Cohen: What does that sign say?
Curtis: Pedestrian crossing. Are you a pedestrian?
Cohen: No. I’m a Christian.
Super funny at face value. Typically profound as children’s funny things can be when you dig deeper.
Everybody knows what pedestrian, the noun, means, right? ”Walker.”
Or in more recent days, “somebody who texts without a seat belt.”
But as an adjective, “pedestrian” means something different. The dictionary definition:
“lacking inspiration or excitement; dull.”
Synonyms include words like dull, boring, tedious, monotonous, uneventful, unremarkable, tiresome, wearisome, uninspired, unimaginative, unexciting, uninteresting, and uninvolving.
Are you pedestrian?
No.

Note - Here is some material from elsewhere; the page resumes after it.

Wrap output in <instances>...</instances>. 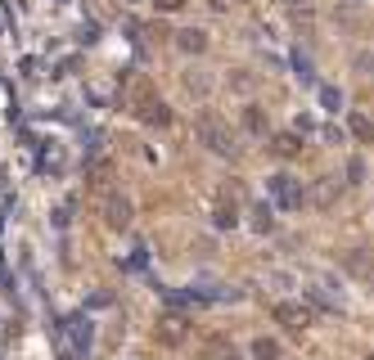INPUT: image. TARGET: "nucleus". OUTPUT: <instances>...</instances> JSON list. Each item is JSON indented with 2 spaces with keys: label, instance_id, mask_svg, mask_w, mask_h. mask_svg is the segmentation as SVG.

I’m Christian.
Wouldn’t it be awesome if being a Christian really was the opposite of being pedestrian? Wouldn’t it be amazing if somebody said, referring to one of us, “He’s too much of a Christian to live a pedestrian life”?
If you trace Christianity back to its earthly beginnings, you can certainly make a case for that. If the Christmas story means anything, it means that the God of Heaven has dispatched his storm troopers with a message and a warning: Things are about to get interesting.
And Christmas is a reminder that this is the perspective of heaven.
Think about the biblical characters involved…
Mary? Hardly uneventful.
Joseph? Don’t think we would say his life was monotonous anymore.
Shepherds? Whatever sheep herding at midnight looked like prior, it became anything but dull when the angel armies showed up.
But the most important thing in all their lives was how different they became because of it. Even the shepherds, those paragons of responsible living, didn’t say, “Well, we’d better get back to the sheep.” They went into broadcast mode.
Think of the words or phrases associated with that amazing event:
With God all things are possible.
Not a pedestrian description in the bunch. So when did “people of faith” start equating the things of God with playing it safe, monotonous routines, or chewing the spiritual cud?
I don’t think that’s what the Architect of the Ages had in mind.
What can we do or how can we live this Christmas (and beyond) that claims our birthright and keeps us from shuffling along in pedestrian lives?
How can I live with imagination? Inspiration? Engagement?
What can you do that’s remarkable? Or how can you enter in to the remarkable that already is?
Please tell me we haven’t reduced “remarkable” to where we can find the best deals on the latest gadget. Please tell me we haven’t forgotten how to keep the Story of the Ages ageless and breathless with anticipation.
Are you a pedestrian?
No. I’m a Christian.
I hope to God there is something in me this Christmas season that can testify to that. How about you?